You can reproduce this by inspecting an element or viewing the source. Whilst viewing the source I'm seeing a lot less than whilst inspecting an element.
I thought that I could track down the file that contains the AJAX to load this html by pressing F12, going to the network tab and selecting XHR, but I'm unable to find it.
My question is: how do I retrieve this data or find out what file is used to collect the data?
An example of my code (I'm unable to find the Timetable_toolbar_elementSelect_popup0
):
private async Task GetHtmlDocument(string url)
{
HttpWebRequest request = (HttpWebRequest)HttpWebRequest.Create(url);
//request.Credentials = new LoginCredentials().Credentials;
try
{
WebResponse myResponse = await request.GetResponseAsync();
HtmlDocument htmlDoc = new HtmlDocument();
htmlDoc.OptionFixNestedTags = true;
htmlDoc.Load(myResponse.GetResponseStream());
var test = htmlDoc.GetElementbyId("Timetable_toolbar_elementSelect_popup0");
}
catch (Exception e)
{
}
}
回答1:
Solution where you call the ajax method using a webrequest.
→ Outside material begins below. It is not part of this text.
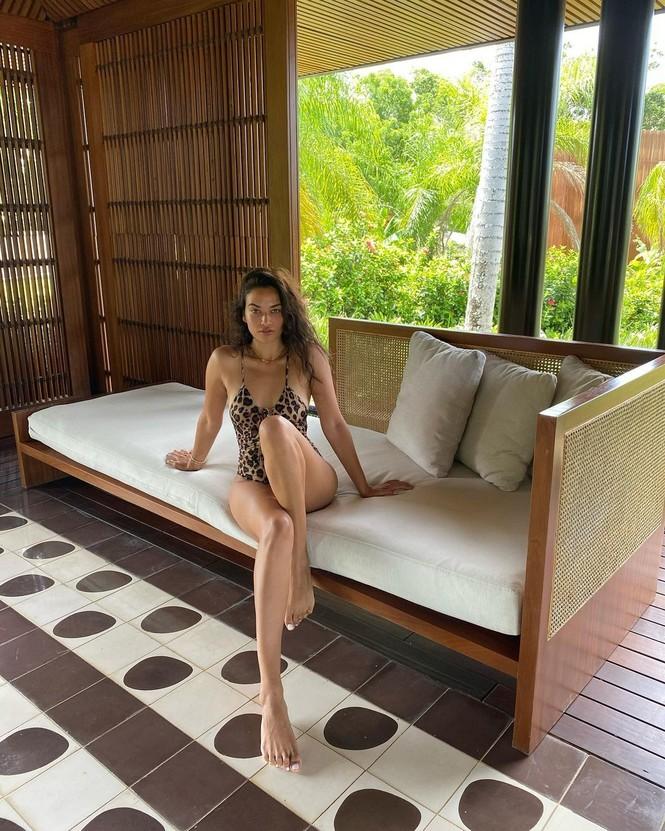 Người mẫu lai Shanina Shaik thả dáng thon mảnh với bikini - ảnh 4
So I got bored and figured most of it out. What is missing below is how to identify the Klase by id. The below example will fetch the klase '1GLD'. The reason why we need cookies is in order for the request to know which school we are fetching the Klase from. Also the below code only returns JSON - and not HTML since it is an ajax method we call.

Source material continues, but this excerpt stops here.